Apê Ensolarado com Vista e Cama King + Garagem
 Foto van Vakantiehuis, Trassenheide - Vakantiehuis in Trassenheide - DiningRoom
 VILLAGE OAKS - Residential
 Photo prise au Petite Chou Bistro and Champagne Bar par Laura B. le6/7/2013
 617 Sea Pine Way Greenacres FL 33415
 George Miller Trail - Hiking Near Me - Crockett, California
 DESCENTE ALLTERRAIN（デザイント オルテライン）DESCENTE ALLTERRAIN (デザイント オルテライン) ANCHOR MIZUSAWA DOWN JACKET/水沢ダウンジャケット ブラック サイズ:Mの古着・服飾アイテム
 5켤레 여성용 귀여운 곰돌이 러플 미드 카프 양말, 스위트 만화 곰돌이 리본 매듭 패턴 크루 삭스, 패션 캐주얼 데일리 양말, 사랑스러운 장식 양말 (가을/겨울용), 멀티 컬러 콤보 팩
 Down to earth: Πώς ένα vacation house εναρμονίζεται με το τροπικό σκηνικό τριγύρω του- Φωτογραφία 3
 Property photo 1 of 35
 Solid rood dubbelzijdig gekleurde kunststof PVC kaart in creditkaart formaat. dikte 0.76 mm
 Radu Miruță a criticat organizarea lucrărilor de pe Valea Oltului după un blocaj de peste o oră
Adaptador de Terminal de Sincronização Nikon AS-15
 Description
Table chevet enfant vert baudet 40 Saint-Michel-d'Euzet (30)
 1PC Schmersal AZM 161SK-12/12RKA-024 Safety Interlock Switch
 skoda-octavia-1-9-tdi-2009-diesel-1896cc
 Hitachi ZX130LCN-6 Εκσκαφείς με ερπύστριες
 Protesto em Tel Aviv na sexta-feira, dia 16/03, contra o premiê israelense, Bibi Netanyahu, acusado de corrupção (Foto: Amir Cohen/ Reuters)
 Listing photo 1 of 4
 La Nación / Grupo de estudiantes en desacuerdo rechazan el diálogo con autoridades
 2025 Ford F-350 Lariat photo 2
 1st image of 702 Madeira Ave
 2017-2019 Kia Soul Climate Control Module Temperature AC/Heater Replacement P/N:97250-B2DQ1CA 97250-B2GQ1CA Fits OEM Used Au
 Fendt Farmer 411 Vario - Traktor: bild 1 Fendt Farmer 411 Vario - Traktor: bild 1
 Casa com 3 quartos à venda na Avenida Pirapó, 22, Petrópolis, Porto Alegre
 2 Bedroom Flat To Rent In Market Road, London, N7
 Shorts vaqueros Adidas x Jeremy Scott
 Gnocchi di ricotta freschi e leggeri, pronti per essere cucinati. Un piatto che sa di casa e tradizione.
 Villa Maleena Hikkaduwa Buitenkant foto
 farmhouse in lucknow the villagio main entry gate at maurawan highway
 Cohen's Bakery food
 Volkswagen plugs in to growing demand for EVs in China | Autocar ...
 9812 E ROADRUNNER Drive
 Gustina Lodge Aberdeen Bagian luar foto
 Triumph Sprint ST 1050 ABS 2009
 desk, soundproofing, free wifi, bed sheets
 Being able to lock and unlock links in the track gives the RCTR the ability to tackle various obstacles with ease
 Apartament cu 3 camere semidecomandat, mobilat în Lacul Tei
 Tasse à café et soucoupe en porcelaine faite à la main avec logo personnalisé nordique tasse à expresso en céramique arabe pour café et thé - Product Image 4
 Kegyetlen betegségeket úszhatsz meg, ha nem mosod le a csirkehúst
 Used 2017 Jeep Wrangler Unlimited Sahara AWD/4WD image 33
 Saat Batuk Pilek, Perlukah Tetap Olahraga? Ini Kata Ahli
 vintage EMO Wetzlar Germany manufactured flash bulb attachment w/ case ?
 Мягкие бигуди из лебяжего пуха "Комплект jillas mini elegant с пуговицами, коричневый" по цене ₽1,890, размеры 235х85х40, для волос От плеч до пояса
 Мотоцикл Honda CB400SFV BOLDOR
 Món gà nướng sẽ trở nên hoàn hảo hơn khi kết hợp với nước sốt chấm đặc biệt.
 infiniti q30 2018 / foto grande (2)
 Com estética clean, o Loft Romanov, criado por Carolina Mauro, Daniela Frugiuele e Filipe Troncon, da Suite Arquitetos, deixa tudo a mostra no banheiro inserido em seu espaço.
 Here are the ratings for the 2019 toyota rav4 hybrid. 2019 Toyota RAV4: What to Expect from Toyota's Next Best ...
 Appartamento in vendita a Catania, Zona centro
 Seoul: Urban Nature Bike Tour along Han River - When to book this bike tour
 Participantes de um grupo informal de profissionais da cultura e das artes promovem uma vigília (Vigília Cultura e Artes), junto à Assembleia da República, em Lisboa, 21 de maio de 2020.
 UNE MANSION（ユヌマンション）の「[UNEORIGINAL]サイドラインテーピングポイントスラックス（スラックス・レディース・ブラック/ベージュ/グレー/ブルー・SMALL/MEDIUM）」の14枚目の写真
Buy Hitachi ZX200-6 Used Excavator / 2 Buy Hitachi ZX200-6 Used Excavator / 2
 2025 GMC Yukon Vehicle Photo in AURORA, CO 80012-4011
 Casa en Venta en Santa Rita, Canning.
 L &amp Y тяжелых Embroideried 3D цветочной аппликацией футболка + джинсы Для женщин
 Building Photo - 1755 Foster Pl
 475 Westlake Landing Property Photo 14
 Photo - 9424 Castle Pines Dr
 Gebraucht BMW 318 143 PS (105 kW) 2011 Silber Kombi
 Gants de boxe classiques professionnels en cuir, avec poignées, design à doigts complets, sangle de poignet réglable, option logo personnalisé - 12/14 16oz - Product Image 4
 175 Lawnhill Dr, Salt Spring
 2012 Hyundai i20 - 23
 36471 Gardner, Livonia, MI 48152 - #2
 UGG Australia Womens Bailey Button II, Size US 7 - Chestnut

**TASK INSTRUCTIONS**
Scan the entries above for the line containing "Appartamento in vendita", and copy it and all lines after it exactly, down to and including the line containing "Casa en Venta en Santa Rita, Canning.".

**WRITTEN ANSWER**
 Appartamento in vendita a Catania, Zona centro
 Seoul: Urban Nature Bike Tour along Han River - When to book this bike tour
 Participantes de um grupo informal de profissionais da cultura e das artes promovem uma vigília (Vigília Cultura e Artes), junto à Assembleia da República, em Lisboa, 21 de maio de 2020.
 UNE MANSION（ユヌマンション）の「[UNEORIGINAL]サイドラインテーピングポイントスラックス（スラックス・レディース・ブラック/ベージュ/グレー/ブルー・SMALL/MEDIUM）」の14枚目の写真
Buy Hitachi ZX200-6 Used Excavator / 2 Buy Hitachi ZX200-6 Used Excavator / 2
 2025 GMC Yukon Vehicle Photo in AURORA, CO 80012-4011
 Casa en Venta en Santa Rita, Canning.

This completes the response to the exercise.